If we ask the people closest to us to name our unique qualities, we may or may not be surprised by what they say. The reason they adore us may be the very same reason others criticize us. What one person defines strength, another defines weakness.
No one loves to admit weakness. That's because we've been conditioned to view strengths at one end of the spectrum and weaknesses at the other. One positive and one negative. One an area of excellence, and the other, an area of improvement. When did these become polar opposites?
We're taught to isolate our weaknesses and associate them with failure; we believe that unless we change, this failure is inevitable. So we conform and part with our authentic self, only to meet disappointment.
Do these examples sound familiar? The kid that couldn't sit still and disrupted class becomes a successful entrepreneur. The socially awkward loner, who annoyingly sets the exam curve, becomes a world-class scientist.
These people are the lucky ones. Instead of downplay a quality to "fit in," they embrace it. However, many of us choose the path to conformity. It is easier, more accepting, and unfortunately, less rewarding.
It's natural to label people a certain way in a certain situation, but weaknesses and strengths are words we use to disguise arbitrary borders we set. We take these labels too literally. To do so is both ignorant and one-dimensional. Thankfully, our world is multi-dimensional, and so are we.
The moment we shift our view, we realize that our biggest "weakness" has the greatest potential to become our defining strength.
Many of us are asked this popular behavioral question during an interview: what is your greatest weakness? We take said "weakness," flip it upside-down, and highlight it as a vital benefit for the team and the company. If we actually applied this mentality to our everyday life, we'd begin to see our lives play out differently.

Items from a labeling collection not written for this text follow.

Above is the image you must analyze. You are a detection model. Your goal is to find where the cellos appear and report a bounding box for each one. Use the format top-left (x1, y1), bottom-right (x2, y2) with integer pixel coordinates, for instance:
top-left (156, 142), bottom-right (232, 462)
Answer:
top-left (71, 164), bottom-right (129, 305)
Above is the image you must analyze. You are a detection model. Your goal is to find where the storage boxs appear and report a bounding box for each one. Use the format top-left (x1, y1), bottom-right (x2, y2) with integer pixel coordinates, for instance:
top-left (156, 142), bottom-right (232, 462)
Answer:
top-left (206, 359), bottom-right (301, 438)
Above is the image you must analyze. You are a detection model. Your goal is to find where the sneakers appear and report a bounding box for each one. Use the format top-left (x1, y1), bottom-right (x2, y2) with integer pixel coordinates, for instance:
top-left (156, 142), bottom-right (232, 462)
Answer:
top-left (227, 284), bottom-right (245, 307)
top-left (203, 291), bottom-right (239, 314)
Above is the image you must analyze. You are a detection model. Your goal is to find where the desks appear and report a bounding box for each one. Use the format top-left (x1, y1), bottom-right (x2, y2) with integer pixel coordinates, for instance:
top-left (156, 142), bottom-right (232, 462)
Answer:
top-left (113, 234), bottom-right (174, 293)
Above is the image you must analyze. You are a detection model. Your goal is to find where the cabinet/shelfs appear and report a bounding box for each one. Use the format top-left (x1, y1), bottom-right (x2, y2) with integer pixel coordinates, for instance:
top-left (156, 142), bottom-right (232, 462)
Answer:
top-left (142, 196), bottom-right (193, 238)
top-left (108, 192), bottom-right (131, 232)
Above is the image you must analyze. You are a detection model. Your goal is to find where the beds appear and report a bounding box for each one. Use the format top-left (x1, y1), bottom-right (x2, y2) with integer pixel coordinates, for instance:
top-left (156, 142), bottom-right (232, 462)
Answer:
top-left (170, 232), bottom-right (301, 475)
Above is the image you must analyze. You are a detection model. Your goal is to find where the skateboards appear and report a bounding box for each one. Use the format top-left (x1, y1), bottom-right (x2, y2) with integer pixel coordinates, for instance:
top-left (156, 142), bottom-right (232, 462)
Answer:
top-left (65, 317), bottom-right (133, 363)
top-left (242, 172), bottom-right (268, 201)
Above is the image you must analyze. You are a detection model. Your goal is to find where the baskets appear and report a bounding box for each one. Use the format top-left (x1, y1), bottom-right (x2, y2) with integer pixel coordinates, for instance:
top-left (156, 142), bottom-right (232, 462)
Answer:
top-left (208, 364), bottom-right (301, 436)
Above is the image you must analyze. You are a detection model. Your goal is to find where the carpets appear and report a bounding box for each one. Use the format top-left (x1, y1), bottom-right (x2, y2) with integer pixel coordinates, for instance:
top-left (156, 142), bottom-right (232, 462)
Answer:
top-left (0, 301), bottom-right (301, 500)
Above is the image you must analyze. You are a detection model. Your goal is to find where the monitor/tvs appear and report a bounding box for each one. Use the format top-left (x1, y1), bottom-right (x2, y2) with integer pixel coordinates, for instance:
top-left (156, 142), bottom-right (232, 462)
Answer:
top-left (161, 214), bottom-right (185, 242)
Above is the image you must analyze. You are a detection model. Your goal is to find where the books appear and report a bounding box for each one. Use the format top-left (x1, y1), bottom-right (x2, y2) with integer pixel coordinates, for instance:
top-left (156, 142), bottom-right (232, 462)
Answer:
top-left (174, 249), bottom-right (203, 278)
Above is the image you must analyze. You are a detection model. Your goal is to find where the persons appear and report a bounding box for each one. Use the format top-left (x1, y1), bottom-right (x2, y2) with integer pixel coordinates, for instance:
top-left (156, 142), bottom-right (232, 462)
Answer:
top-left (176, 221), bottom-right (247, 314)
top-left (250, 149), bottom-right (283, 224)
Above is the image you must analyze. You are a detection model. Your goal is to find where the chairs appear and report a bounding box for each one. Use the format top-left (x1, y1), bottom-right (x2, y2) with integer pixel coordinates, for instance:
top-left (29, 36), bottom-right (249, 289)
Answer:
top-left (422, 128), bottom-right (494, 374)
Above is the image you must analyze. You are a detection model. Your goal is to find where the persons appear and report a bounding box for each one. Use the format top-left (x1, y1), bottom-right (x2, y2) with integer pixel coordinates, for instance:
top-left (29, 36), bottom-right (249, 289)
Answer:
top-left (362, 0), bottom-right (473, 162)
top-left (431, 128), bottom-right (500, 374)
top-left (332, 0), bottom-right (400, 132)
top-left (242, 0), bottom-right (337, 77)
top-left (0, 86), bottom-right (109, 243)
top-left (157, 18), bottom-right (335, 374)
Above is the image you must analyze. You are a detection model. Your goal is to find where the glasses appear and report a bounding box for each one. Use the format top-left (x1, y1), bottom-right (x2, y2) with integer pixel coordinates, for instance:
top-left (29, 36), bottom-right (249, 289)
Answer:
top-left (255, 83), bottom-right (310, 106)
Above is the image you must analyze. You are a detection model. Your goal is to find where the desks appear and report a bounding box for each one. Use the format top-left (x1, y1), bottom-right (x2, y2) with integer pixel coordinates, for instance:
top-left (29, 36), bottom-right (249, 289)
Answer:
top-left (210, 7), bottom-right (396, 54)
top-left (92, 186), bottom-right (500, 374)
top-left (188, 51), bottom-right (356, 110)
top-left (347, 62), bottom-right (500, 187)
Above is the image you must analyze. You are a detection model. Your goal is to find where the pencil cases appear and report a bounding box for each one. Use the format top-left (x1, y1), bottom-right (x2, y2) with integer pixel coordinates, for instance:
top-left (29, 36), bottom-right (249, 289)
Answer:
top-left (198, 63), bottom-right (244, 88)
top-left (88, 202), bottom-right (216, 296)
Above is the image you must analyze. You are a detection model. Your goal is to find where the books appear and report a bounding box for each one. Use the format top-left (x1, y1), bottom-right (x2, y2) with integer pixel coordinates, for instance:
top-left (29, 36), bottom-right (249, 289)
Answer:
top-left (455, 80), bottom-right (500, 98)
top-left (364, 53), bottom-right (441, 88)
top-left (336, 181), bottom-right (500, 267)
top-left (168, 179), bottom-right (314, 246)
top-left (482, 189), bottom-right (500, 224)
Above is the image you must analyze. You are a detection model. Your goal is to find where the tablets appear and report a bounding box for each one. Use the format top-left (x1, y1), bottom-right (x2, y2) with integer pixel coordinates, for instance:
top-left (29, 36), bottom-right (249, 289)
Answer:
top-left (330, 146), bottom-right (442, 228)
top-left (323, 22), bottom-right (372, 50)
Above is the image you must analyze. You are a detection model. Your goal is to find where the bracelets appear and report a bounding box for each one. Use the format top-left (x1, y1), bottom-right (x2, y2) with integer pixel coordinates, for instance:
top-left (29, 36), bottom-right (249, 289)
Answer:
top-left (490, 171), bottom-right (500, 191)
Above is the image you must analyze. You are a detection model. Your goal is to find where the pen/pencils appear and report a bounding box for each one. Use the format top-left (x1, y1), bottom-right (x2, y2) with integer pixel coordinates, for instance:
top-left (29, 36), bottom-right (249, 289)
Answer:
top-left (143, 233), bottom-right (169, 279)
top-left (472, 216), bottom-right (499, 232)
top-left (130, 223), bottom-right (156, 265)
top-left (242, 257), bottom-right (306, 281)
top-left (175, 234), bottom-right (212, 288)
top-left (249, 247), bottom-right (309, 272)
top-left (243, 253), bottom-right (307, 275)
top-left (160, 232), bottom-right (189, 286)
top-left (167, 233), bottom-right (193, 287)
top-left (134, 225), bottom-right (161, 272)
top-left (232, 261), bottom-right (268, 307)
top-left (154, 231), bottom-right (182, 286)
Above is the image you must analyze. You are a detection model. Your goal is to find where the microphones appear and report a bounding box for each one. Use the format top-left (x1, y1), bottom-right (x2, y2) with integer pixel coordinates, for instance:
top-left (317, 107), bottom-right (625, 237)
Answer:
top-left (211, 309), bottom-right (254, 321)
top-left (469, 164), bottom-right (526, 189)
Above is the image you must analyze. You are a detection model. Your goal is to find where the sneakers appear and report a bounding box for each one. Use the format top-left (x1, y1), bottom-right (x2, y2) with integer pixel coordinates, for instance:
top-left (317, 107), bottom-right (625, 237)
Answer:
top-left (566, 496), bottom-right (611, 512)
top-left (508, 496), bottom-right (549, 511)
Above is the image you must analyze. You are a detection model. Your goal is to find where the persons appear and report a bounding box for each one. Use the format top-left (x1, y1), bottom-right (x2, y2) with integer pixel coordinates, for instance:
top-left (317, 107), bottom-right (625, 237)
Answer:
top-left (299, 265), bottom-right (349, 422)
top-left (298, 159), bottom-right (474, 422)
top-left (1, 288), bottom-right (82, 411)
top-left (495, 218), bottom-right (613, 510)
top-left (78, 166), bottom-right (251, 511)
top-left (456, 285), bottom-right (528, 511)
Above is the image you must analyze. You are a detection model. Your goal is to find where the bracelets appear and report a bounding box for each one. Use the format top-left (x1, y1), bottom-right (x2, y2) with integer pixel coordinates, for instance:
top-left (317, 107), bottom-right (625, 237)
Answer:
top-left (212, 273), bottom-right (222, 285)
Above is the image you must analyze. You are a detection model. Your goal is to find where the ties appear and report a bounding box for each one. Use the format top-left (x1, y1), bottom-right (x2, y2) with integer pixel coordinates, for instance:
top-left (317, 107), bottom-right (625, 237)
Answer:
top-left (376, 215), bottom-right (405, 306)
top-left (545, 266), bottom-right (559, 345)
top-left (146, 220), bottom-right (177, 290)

Sometimes we need to take a step back and ask ourselves are we unrealistic or imaginative? Lazy or uninspired? Confrontational or vocal? We all share the same collection of traits; we just call them different things.

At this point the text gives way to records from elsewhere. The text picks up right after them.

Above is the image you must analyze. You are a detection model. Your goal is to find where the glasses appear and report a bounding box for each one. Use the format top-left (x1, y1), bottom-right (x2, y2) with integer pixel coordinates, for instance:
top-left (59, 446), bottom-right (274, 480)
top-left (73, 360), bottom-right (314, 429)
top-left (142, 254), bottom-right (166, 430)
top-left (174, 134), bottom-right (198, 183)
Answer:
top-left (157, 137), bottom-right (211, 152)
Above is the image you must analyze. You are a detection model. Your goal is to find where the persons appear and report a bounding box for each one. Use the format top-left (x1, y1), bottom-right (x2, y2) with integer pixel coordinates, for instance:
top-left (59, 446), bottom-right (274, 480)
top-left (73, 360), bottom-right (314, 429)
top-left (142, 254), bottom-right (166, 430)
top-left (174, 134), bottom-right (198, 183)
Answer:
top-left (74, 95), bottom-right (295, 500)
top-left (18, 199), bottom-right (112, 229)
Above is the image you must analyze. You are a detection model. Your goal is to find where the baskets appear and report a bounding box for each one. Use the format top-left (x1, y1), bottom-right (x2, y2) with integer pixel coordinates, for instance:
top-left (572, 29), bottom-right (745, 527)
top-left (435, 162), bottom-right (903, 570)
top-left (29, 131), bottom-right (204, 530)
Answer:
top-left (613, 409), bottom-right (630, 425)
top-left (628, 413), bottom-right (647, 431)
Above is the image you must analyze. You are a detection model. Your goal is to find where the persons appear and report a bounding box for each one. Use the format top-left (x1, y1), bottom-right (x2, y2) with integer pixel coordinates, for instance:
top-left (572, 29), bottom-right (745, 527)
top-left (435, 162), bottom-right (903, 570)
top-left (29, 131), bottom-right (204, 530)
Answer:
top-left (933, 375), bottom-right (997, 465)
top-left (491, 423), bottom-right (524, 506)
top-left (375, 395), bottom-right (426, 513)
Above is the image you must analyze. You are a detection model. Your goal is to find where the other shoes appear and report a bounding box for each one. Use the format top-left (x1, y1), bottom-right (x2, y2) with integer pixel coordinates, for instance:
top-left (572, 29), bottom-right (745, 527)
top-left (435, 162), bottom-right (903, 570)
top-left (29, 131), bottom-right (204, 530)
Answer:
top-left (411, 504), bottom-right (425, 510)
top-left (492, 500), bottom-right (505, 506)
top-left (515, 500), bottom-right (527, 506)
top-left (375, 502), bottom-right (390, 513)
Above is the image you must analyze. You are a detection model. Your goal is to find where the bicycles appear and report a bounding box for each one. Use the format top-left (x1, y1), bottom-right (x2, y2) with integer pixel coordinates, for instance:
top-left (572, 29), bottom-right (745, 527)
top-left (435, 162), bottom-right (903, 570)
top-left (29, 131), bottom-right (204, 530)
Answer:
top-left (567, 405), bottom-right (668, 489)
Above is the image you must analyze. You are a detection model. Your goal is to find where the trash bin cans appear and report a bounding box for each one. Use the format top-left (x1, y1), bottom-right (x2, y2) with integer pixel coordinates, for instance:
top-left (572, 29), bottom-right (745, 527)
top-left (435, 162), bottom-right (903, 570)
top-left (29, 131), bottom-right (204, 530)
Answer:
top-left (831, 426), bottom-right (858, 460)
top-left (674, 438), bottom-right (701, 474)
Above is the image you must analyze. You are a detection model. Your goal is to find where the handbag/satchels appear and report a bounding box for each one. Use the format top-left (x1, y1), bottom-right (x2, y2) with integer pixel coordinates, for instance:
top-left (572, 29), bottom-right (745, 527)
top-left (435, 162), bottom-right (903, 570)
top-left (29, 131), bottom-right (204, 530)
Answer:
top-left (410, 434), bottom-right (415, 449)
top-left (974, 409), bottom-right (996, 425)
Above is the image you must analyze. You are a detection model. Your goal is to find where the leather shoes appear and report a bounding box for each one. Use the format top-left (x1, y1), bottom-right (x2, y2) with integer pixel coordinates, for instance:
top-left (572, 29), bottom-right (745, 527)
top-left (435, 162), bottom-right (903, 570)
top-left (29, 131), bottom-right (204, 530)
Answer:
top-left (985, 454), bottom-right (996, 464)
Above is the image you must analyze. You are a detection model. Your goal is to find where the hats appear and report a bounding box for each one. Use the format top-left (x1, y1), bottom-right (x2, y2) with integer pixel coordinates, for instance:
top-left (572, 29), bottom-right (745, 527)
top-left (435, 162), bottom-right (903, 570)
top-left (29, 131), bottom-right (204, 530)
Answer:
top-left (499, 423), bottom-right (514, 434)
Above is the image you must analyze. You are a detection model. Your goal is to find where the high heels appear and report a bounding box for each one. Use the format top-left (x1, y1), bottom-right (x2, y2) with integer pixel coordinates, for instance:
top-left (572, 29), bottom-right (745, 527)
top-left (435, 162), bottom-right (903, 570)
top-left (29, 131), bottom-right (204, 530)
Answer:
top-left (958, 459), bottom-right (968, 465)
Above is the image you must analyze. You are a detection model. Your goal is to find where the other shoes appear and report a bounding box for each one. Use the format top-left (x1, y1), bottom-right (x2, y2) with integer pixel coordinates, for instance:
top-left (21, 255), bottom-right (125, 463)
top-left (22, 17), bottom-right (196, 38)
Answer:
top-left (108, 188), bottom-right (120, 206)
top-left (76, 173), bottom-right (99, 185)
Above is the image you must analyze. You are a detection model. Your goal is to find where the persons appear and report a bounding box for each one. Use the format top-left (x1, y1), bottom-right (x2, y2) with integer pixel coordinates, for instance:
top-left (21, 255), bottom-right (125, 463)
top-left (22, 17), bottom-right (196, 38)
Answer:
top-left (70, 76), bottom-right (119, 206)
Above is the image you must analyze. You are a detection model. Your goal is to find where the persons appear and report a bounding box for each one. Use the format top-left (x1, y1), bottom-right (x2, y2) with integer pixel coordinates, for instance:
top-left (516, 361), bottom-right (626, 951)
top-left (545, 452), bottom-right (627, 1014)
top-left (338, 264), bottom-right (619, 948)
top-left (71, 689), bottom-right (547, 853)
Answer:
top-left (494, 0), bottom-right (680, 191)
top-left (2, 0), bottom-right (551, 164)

Weaknesses are both subjective and situational. Under the right circumstances, our abilities are close to limitless. The question becomes not how to change ourselves, but rather where we can thrive.
Once we answer this question, it's like a domino effect. One success after another begins to practically fall in our laps; this is the moment we learn to effectively harness our natural abilities in the right situations.
Whether we apply this concept to our personal or professional lives, it's a powerful one. Do you have a shortcoming or an opportunity? It's up to you.